Extracted data:
⟨

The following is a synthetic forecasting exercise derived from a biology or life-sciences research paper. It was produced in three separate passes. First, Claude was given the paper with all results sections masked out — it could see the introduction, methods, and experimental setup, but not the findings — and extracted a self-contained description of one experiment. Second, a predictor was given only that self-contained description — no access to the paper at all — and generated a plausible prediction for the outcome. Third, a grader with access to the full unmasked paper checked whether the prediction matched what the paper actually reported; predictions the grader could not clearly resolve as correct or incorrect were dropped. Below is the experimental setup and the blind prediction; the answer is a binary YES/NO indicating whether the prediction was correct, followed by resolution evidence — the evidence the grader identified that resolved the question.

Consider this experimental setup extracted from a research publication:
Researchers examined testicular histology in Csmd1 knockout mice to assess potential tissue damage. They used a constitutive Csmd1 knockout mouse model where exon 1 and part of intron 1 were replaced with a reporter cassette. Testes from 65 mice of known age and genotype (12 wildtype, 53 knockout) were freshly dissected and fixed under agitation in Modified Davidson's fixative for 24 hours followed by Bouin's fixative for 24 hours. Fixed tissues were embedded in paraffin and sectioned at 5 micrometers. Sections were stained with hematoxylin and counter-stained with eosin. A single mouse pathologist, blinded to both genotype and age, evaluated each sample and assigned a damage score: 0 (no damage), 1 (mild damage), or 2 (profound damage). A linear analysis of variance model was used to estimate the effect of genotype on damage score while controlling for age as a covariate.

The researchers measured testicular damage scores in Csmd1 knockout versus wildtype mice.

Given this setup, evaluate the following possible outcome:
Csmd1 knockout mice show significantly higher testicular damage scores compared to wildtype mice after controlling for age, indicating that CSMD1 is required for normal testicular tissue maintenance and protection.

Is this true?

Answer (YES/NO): YES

⟩

Problem description: Print every line of the listing exactly.

Output for this task:
The following is a synthetic forecasting exercise derived from a biology or life-sciences research paper. It was produced in three separate passes. First, Claude was given the paper with all results sections masked out — it could see the introduction, methods, and experimental setup, but not the findings — and extracted a self-contained description of one experiment. Second, a predictor was given only that self-contained description — no access to the paper at all — and generated a plausible prediction for the outcome. Third, a grader with access to the full unmasked paper checked whether the prediction matched what the paper actually reported; predictions the grader could not clearly resolve as correct or incorrect were dropped. Below is the experimental setup and the blind prediction; the answer is a binary YES/NO indicating whether the prediction was correct, followed by resolution evidence — the evidence the grader identified that resolved the question.

Consider this experimental setup extracted from a research publication:
Researchers examined testicular histology in Csmd1 knockout mice to assess potential tissue damage. They used a constitutive Csmd1 knockout mouse model where exon 1 and part of intron 1 were replaced with a reporter cassette. Testes from 65 mice of known age and genotype (12 wildtype, 53 knockout) were freshly dissected and fixed under agitation in Modified Davidson's fixative for 24 hours followed by Bouin's fixative for 24 hours. Fixed tissues were embedded in paraffin and sectioned at 5 micrometers. Sections were stained with hematoxylin and counter-stained with eosin. A single mouse pathologist, blinded to both genotype and age, evaluated each sample and assigned a damage score: 0 (no damage), 1 (mild damage), or 2 (profound damage). A linear analysis of variance model was used to estimate the effect of genotype on damage score while controlling for age as a covariate.

The researchers measured testicular damage scores in Csmd1 knockout versus wildtype mice.

Given this setup, evaluate the following possible outcome:
Csmd1 knockout mice show significantly higher testicular damage scores compared to wildtype mice after controlling for age, indicating that CSMD1 is required for normal testicular tissue maintenance and protection.

Is this true?

Answer (YES/NO): YES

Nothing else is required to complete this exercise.